* Instruções do exercício *
1. Reescreva em forma de lista o parágrafo do documento que começa por «António Costa já tinha queimado», conservando os factos principais.
2. Conte as linhas dos registos que contêm a palavra "black", tendo em conta a distinção entre maiúsculas e minúsculas. Responda apenas com o número.

* Documento *

===============

Se há certeza que tenho depois da aprovação deste Orçamento do Estado é a de que o Governo sai desta maratona mais fragilizado do que nunca e é – paradoxalmente, porque o orçamento foi aprovado – o grande derrotado deste processo.
António Costa já tinha queimado, no verão, todas as pontes à sua direita. A forma como afastou o PSD de qualquer solução (e, portanto, de qualquer obrigação) no quadro da negociação de um orçamento de crise (“no dia em que a sua subsistência depender do PSD, este Governo acabou”) terá sido um dos maiores erros táticos que o primeiro-ministro cometeu em todo o processo. Rui Rio limitou-se a oficializar, agora, (e convenhamos que compreensivelmente) o fim de qualquer hipótese de entendimento estruturante entre os dois partidos. Mas foi Costa quem, antes disso, entregou, de forma gratuita, todo o poder negocial à esquerda.

===============

* Dados fornecidos *
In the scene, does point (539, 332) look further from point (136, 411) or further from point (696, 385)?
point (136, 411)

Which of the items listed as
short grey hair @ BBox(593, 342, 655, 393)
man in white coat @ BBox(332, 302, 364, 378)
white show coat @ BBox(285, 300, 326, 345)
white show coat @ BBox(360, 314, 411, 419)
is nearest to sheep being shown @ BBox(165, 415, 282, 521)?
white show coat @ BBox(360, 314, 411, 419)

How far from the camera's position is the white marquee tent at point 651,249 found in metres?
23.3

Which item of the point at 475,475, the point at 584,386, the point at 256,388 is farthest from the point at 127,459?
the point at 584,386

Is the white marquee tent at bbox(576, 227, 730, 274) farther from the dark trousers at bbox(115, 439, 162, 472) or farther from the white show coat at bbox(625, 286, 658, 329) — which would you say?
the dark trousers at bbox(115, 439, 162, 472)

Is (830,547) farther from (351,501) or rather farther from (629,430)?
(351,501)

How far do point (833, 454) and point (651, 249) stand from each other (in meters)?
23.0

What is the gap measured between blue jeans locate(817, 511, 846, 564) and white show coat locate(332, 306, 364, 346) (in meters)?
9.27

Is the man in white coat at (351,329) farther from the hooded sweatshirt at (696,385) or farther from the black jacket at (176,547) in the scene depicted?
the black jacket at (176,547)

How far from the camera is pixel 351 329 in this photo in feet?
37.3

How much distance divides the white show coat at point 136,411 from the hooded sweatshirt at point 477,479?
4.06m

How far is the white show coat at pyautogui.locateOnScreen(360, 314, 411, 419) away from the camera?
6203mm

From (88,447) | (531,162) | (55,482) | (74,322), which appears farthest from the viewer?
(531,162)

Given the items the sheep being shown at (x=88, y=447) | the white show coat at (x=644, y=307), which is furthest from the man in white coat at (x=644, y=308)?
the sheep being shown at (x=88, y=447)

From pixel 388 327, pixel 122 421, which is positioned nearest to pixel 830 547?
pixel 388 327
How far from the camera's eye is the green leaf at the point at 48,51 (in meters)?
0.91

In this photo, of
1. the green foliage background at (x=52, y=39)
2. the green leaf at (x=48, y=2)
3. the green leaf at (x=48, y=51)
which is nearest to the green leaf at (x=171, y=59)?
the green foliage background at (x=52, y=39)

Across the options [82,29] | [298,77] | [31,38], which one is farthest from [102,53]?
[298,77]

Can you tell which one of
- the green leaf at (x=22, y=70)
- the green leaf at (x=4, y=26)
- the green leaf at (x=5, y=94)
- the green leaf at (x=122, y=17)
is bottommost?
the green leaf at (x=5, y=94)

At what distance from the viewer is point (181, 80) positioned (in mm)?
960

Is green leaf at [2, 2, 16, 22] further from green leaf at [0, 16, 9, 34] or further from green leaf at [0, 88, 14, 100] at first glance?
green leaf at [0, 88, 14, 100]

===============

* Respostas esperadas *
1.
- No verão, António Costa já tinha queimado todas as pontes à sua direita.
- Na negociação de um orçamento de crise, afastou o PSD de qualquer solução e, portanto, de qualquer obrigação. Fê-lo com a frase «no dia em que a sua subsistência depender do PSD, este Governo acabou».
- Essa forma de afastar o PSD terá sido um dos maiores erros táticos do primeiro-ministro em todo o processo.
- Rui Rio limitou-se agora a oficializar o fim de qualquer hipótese de entendimento estruturante entre os dois partidos.
- Antes disso, foi Costa quem entregou de forma gratuita todo o poder negocial à esquerda.

2. 2